- Source data -

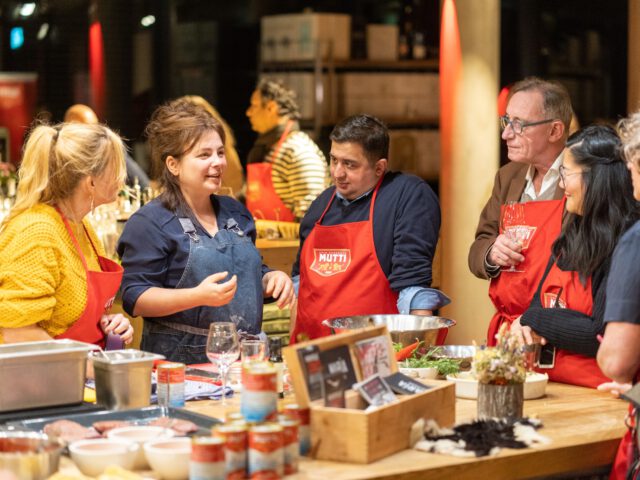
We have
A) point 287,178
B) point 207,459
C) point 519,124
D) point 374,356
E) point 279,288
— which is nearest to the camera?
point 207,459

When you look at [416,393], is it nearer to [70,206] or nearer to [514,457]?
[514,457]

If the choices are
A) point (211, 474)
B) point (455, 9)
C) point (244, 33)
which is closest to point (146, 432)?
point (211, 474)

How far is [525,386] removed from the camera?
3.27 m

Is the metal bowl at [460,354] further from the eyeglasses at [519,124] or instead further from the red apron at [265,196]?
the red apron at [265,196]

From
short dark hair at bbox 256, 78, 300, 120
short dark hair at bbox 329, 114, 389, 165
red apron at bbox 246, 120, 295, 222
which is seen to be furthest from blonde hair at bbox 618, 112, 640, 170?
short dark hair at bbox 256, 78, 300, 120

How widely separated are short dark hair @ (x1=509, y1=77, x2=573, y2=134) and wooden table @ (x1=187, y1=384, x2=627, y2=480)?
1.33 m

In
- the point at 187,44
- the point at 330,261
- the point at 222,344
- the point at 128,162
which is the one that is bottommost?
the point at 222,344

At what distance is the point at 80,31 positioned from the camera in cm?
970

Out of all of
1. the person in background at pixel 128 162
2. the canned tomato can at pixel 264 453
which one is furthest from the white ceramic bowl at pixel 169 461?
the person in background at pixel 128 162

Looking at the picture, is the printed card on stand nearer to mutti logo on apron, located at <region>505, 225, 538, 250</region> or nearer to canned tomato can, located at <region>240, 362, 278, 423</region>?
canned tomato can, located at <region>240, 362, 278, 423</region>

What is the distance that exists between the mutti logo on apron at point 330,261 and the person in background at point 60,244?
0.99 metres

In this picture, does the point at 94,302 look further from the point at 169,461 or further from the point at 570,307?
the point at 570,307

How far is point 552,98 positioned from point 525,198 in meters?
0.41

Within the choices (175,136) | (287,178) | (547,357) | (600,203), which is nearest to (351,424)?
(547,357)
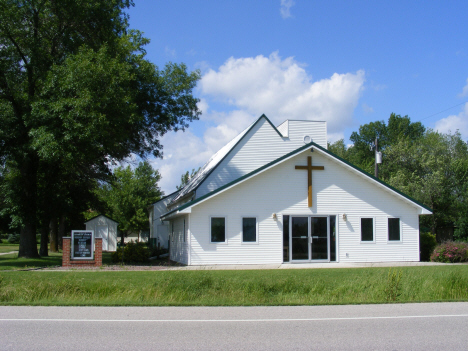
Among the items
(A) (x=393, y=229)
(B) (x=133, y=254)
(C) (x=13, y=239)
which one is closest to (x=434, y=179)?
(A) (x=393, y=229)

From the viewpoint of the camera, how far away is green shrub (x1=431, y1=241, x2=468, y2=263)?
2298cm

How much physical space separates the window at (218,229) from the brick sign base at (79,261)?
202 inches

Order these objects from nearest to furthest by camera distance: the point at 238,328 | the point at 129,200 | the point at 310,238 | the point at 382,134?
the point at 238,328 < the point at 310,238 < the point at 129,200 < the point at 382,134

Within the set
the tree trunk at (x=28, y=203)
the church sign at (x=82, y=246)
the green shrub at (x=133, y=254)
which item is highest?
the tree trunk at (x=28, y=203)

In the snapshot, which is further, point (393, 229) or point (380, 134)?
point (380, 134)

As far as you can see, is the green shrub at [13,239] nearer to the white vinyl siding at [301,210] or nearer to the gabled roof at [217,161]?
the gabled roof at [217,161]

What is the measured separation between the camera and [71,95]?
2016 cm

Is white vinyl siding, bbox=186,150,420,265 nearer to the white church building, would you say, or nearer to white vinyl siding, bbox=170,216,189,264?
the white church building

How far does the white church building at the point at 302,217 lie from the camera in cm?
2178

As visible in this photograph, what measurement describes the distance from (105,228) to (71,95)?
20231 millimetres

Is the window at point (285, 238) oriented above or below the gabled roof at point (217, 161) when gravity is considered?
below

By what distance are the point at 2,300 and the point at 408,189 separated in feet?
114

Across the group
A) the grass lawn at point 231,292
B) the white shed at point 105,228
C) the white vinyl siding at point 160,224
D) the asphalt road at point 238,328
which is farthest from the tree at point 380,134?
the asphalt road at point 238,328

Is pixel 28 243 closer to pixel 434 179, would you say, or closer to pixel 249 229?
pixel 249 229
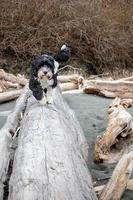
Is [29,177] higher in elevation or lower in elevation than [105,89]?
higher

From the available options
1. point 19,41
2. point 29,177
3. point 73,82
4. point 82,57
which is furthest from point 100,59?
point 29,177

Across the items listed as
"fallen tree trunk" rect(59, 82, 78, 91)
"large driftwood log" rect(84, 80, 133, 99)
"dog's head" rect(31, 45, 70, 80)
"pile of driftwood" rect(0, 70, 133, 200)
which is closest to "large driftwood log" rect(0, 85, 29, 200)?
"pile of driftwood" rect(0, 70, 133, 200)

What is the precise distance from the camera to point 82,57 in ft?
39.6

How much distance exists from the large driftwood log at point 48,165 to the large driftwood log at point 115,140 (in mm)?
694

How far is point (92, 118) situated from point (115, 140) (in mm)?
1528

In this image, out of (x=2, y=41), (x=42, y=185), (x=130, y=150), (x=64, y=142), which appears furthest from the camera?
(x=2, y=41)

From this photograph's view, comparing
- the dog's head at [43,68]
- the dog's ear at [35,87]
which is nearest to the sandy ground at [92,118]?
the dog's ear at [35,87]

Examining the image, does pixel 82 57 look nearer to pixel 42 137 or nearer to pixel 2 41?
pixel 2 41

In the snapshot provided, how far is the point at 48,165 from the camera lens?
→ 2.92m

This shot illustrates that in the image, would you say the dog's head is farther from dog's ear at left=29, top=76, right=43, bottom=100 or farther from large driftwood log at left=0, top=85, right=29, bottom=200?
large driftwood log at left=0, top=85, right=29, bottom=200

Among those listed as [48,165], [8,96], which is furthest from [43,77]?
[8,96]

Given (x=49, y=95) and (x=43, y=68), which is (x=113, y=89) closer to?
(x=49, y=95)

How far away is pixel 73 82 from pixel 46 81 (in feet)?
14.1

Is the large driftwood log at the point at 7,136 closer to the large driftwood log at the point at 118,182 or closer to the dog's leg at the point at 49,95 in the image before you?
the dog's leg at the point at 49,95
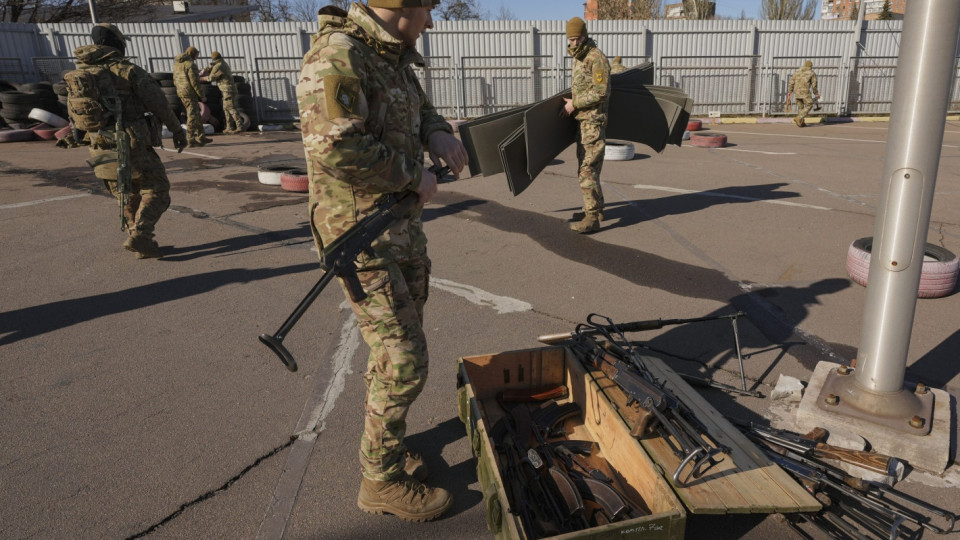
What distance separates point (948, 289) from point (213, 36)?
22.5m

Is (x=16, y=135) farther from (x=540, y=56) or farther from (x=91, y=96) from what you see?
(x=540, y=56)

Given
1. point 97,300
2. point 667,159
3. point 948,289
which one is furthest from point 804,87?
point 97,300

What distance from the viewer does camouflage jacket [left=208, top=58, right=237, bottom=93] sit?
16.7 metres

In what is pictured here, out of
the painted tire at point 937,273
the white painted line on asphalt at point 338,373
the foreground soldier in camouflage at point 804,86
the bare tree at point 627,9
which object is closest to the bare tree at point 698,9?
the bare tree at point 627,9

- Problem to work on -
Leave out the pictures, and give all the records again exactly.

- Response to this task -
We have
A) point 287,178
B) point 207,459
C) point 519,124
D) point 374,356
E) point 279,288
— which is nearest to the camera?
point 207,459

When you look at [416,393], is it nearer to [70,206] or nearer to [514,457]?
[514,457]

If the choices are
A) point (211, 474)
B) point (455, 9)
C) point (244, 33)
which is closest to point (146, 432)?
point (211, 474)

How far is [525,386] removed from the camera?
3.27 m

Is the metal bowl at [460,354] further from the eyeglasses at [519,124] or instead further from the red apron at [265,196]?
the red apron at [265,196]

From
short dark hair at bbox 256, 78, 300, 120
short dark hair at bbox 329, 114, 389, 165
red apron at bbox 246, 120, 295, 222
which is seen to be furthest from blonde hair at bbox 618, 112, 640, 170?
short dark hair at bbox 256, 78, 300, 120

How widely separated are short dark hair @ (x1=509, y1=77, x2=573, y2=134) and wooden table @ (x1=187, y1=384, x2=627, y2=480)?
1.33 m

In
- the point at 187,44
- the point at 330,261
- the point at 222,344
- the point at 128,162
which is the one that is bottommost?
the point at 222,344

At what distance is the point at 80,31 positioned from the camera in cm?
970

Out of all of
1. the person in background at pixel 128 162
2. the canned tomato can at pixel 264 453
which one is furthest from the white ceramic bowl at pixel 169 461?
the person in background at pixel 128 162

Looking at the picture, is the printed card on stand nearer to mutti logo on apron, located at <region>505, 225, 538, 250</region> or nearer to canned tomato can, located at <region>240, 362, 278, 423</region>?
canned tomato can, located at <region>240, 362, 278, 423</region>

What is the distance that exists between the mutti logo on apron at point 330,261 and the person in background at point 60,244?
0.99 metres

In this picture, does the point at 94,302 look further from the point at 169,461 or further from the point at 570,307?
the point at 570,307

How far is point 552,98 positioned from point 525,198 in meters?
0.41

Within the choices (175,136) | (287,178) | (547,357) | (600,203), which is nearest to (351,424)?
(547,357)
Among the items
(A) (x=393, y=229)
(B) (x=133, y=254)
(C) (x=13, y=239)
which one is closest to (x=434, y=179)?
(A) (x=393, y=229)

From the viewpoint of the camera, how far away is green shrub (x1=431, y1=241, x2=468, y2=263)?
2298cm

How much physical space separates the window at (218,229) from the brick sign base at (79,261)?
202 inches

Order these objects from nearest to furthest by camera distance: the point at 238,328 | the point at 129,200 | the point at 310,238 | the point at 382,134?
the point at 238,328 < the point at 310,238 < the point at 129,200 < the point at 382,134

Within the set
the tree trunk at (x=28, y=203)
the church sign at (x=82, y=246)
the green shrub at (x=133, y=254)
which item is highest?
the tree trunk at (x=28, y=203)

In the snapshot, which is further, point (393, 229) or point (380, 134)?
point (380, 134)

As far as you can see, is the green shrub at [13,239] nearer to the white vinyl siding at [301,210] or nearer to the gabled roof at [217,161]?
the gabled roof at [217,161]

What is the measured separation between the camera and [71,95]?
2016 cm

Is white vinyl siding, bbox=186,150,420,265 nearer to the white church building, would you say, or nearer to white vinyl siding, bbox=170,216,189,264?
the white church building

How far does the white church building at the point at 302,217 lie from the camera in cm?
2178

As visible in this photograph, what measurement describes the distance from (105,228) to (71,95)?
20231 millimetres

Is the window at point (285, 238) oriented above or below the gabled roof at point (217, 161) when gravity is considered?
below

By what distance are the point at 2,300 and the point at 408,189 separated in feet?
114

Across the group
A) the grass lawn at point 231,292
B) the white shed at point 105,228
C) the white vinyl siding at point 160,224
D) the asphalt road at point 238,328
which is farthest from the tree at point 380,134?
the asphalt road at point 238,328

Is pixel 28 243 closer to pixel 434 179, would you say, or closer to pixel 249 229?
pixel 249 229
Is [29,177] higher in elevation or lower in elevation than [105,89]?
higher

From the available options
1. point 19,41
2. point 29,177
3. point 73,82
4. point 82,57
which is furthest from point 100,59?
point 29,177

Across the items listed as
"fallen tree trunk" rect(59, 82, 78, 91)
"large driftwood log" rect(84, 80, 133, 99)
"dog's head" rect(31, 45, 70, 80)
"pile of driftwood" rect(0, 70, 133, 200)
which is closest to "large driftwood log" rect(0, 85, 29, 200)?
"pile of driftwood" rect(0, 70, 133, 200)

What is the precise distance from the camera to point 82,57 in ft?
39.6

How much distance exists from the large driftwood log at point 48,165 to the large driftwood log at point 115,140 (in mm)?
694

How far is point (92, 118) situated from point (115, 140) (in mm)?
1528

In this image, out of (x=2, y=41), (x=42, y=185), (x=130, y=150), (x=64, y=142), which appears furthest from the camera?
(x=2, y=41)

From this photograph's view, comparing
- the dog's head at [43,68]
- the dog's ear at [35,87]
which is nearest to the sandy ground at [92,118]?
the dog's ear at [35,87]

Examining the image, does pixel 82 57 look nearer to pixel 42 137 or nearer to pixel 2 41?
pixel 2 41

In the snapshot provided, how far is the point at 48,165 from the camera lens?
→ 2.92m

This shot illustrates that in the image, would you say the dog's head is farther from dog's ear at left=29, top=76, right=43, bottom=100 or farther from large driftwood log at left=0, top=85, right=29, bottom=200?
large driftwood log at left=0, top=85, right=29, bottom=200

Among those listed as [48,165], [8,96], which is furthest from [43,77]?
[8,96]

Given (x=49, y=95) and (x=43, y=68), which is (x=113, y=89) closer to?
(x=49, y=95)

How far away is pixel 73 82 from pixel 46 81 (in feet)?
14.1

Is the large driftwood log at the point at 7,136 closer to the large driftwood log at the point at 118,182 or closer to the dog's leg at the point at 49,95 in the image before you?
the dog's leg at the point at 49,95
What distance separates point (948, 289) from point (213, 36)?
22.5m

Is (x=16, y=135) farther from (x=540, y=56) or farther from (x=91, y=96) from what you see?
(x=540, y=56)

Given
1. point 97,300
2. point 667,159
3. point 948,289
which one is furthest from point 804,87?
point 97,300

What distance from the viewer does camouflage jacket [left=208, top=58, right=237, bottom=93] sit?
16.7 metres

In what is pictured here, out of
the painted tire at point 937,273
the white painted line on asphalt at point 338,373
the foreground soldier in camouflage at point 804,86
the bare tree at point 627,9
which object is closest to the bare tree at point 698,9?
the bare tree at point 627,9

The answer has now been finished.